- A1: Brian D'souza - Hector's Sunflower (Edit)
- A2: Jason Singh - Tsubaki
- A3: Modern Biology & Zekarias Musele Thompson - Growing Roots
- A4: Justin Wiggan & Arve Henriksen - A Spectral Wind
- A5: Helen Anahita Wilson - Porcupine And The Outdoor Girls (Dr Who Mix)
- B1: Omma - Voices
- B2: Lamine - Bougainvillea
- B3: Bit Marten - Sansevieria
- B4: Balam - Ixora Coccinea
- B5: Brian D'souza & Lamine - Monstera Vs Snakeplant
Curated by Brian d'Souza (aka Auntie Flo), Plants Can Dance is a forthcoming new compilation bringing together a global community of artists, exploring the creative possibilities of biosonification - transforming signals from plants, ecosystems and the natural world into sound. Out June 26th, the project marks the culmination of several years of d'Souza’s work across music, ecology and technology.
The album arrives at a time when more artists are turning toward nature as both subject and collaborator, such as Brian Eno’s Earth Percent, which formally recognises “Nature” as an artist. Plants Can Dance sits within a wider cultural shift, which is redefining the relationship between sound and the living world.
The project builds on several years of work by d'Souza, whose Plants Can Dance events have taken place across the UK, Europe, India and Africa, appearing in institutions including the V&A, Tate and the Design Museum. What began as a series of intimate gatherings has since evolved into a global platform, reflecting a growing appetite for work that reconnects music with the natural world.
The compilation features contributions from leading practitioners including Modern Biology (Tarun Nayar) in collaboration with saxophonist Zekarias Musele Thompson, OMMA (Olga Maximovam founder of Playtronica), Jason Singh, Dr Helen Anahita Wilson, Justin Wiggan in collaboration with celebrated Norwegian jazz musician Arve Henriksen, Lamine Touré, Bit Marten and Balam, alongside new work from d'Souza himself. Using a range of tools - from commercially available devices to bespoke modular systems - artists translate electrical activity, environmental data and organic processes into musical material.
The processes behind each piece differ - from interpreting plant biodata to translating wind patterns into compositional structures - and the results are as varied as they are compelling. The record spans ambient, jazz, electronica and modern classical, yet all pieces are unified by a shared intent: to reimagine music as a space of collaboration between human and more-than-human worlds.
At the core of Plants Can Dance is a question about how we define music, and how we choose to listen. Traditional musical forms, with their fixed tempos and predictable structures, give way here to something more fluid and less easily controlled. The listener is invited to surrender expectation and engage with sound as an evolving environment rather than a linear narrative. In this context, the compositions function as what d'Souza describes as “acoustic ecologies” - sonic systems shaped by biological, environmental and elemental forces unfolding in real time.

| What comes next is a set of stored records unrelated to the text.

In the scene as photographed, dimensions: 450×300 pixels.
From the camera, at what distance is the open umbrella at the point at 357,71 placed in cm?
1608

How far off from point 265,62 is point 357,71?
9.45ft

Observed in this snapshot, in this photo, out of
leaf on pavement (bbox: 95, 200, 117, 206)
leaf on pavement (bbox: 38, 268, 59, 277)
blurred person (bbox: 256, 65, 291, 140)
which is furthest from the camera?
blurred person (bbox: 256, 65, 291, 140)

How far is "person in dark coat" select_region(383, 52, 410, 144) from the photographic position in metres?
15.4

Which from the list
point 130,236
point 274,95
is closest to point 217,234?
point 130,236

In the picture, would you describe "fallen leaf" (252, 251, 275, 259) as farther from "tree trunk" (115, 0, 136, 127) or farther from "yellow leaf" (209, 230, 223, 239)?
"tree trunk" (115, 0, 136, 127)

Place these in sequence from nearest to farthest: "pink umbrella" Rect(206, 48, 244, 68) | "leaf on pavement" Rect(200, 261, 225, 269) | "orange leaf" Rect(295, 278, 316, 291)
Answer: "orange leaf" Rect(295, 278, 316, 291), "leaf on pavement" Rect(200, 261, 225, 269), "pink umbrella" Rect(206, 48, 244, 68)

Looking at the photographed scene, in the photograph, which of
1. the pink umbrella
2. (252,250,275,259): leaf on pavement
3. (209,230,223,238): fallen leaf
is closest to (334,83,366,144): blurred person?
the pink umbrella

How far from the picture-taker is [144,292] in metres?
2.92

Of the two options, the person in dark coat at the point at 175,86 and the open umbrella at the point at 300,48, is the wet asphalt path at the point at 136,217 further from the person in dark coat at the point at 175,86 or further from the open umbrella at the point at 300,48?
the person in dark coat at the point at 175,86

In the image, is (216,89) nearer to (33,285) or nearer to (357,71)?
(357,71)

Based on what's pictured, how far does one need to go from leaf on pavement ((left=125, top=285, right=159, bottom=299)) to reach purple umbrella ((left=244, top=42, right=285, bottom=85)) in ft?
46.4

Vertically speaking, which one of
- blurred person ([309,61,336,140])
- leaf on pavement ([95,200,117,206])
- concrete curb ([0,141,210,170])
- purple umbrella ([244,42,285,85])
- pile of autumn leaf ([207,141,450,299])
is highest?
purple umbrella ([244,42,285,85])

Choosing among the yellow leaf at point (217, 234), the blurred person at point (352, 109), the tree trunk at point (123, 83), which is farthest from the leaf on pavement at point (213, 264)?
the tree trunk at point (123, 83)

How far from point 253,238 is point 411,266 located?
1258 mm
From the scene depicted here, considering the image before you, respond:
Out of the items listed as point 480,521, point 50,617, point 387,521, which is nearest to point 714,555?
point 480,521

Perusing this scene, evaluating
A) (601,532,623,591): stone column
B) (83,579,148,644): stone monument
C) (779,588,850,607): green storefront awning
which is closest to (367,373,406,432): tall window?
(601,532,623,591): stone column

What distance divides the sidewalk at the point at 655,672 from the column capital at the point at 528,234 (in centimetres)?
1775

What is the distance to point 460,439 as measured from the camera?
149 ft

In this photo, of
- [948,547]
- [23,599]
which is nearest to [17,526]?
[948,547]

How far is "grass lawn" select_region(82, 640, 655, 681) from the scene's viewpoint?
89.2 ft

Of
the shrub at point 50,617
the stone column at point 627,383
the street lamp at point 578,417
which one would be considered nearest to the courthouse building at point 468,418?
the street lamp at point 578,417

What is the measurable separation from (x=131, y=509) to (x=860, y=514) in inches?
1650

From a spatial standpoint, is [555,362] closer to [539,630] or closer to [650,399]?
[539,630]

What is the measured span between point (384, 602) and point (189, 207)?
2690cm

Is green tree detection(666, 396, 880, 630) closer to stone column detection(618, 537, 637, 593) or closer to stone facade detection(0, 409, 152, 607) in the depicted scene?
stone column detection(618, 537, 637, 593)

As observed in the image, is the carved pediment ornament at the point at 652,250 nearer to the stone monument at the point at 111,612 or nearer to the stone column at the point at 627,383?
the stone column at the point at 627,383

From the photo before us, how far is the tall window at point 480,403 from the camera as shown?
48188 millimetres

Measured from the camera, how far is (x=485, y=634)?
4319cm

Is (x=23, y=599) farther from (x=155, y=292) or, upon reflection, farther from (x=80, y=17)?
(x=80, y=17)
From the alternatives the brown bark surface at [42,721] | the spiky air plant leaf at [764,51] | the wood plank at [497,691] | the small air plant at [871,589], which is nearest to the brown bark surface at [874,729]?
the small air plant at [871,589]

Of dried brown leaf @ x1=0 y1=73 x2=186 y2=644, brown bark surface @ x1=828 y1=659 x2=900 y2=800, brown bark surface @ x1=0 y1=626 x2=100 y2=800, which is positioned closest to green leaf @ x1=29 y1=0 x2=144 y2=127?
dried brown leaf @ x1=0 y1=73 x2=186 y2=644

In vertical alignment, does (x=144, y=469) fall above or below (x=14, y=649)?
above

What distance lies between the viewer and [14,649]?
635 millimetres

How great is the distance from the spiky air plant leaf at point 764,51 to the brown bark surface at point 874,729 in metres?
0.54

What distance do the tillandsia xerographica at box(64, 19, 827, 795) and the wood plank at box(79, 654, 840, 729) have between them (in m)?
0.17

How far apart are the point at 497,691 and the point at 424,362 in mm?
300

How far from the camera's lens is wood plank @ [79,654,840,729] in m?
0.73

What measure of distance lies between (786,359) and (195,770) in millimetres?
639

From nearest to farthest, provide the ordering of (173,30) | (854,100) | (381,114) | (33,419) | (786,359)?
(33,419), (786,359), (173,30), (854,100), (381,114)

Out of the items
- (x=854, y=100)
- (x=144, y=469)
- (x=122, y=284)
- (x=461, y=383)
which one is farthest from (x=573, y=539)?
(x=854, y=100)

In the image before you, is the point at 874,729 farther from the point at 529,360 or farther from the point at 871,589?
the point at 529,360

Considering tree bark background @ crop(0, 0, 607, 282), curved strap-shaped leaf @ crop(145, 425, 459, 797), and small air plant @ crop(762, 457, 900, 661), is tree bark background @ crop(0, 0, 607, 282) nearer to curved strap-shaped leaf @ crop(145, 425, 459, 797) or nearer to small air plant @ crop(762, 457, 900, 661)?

Accompanying the release is a printed zine offering reflections from each artist, and deeper insight into the ideas and debates surrounding this practice. Rather than presenting definitive answers, Plants Can Dance positions itself as an artistic exploration grounded in curiosity, experimentation and critical thought.
Ultimately, Plants Can Dance is less concerned with proving whether plants “make music” than with changing how we listen. By inviting audiences to engage with sound shaped by non-humans, it opens up new ways of perceiving the environments we inhabit - not as passive backdrops, but as active, dynamic participants in a shared ecological network. In doing so, it offers a quietly radical proposition: that by listening differently, we might begin to relate to the natural world differently too.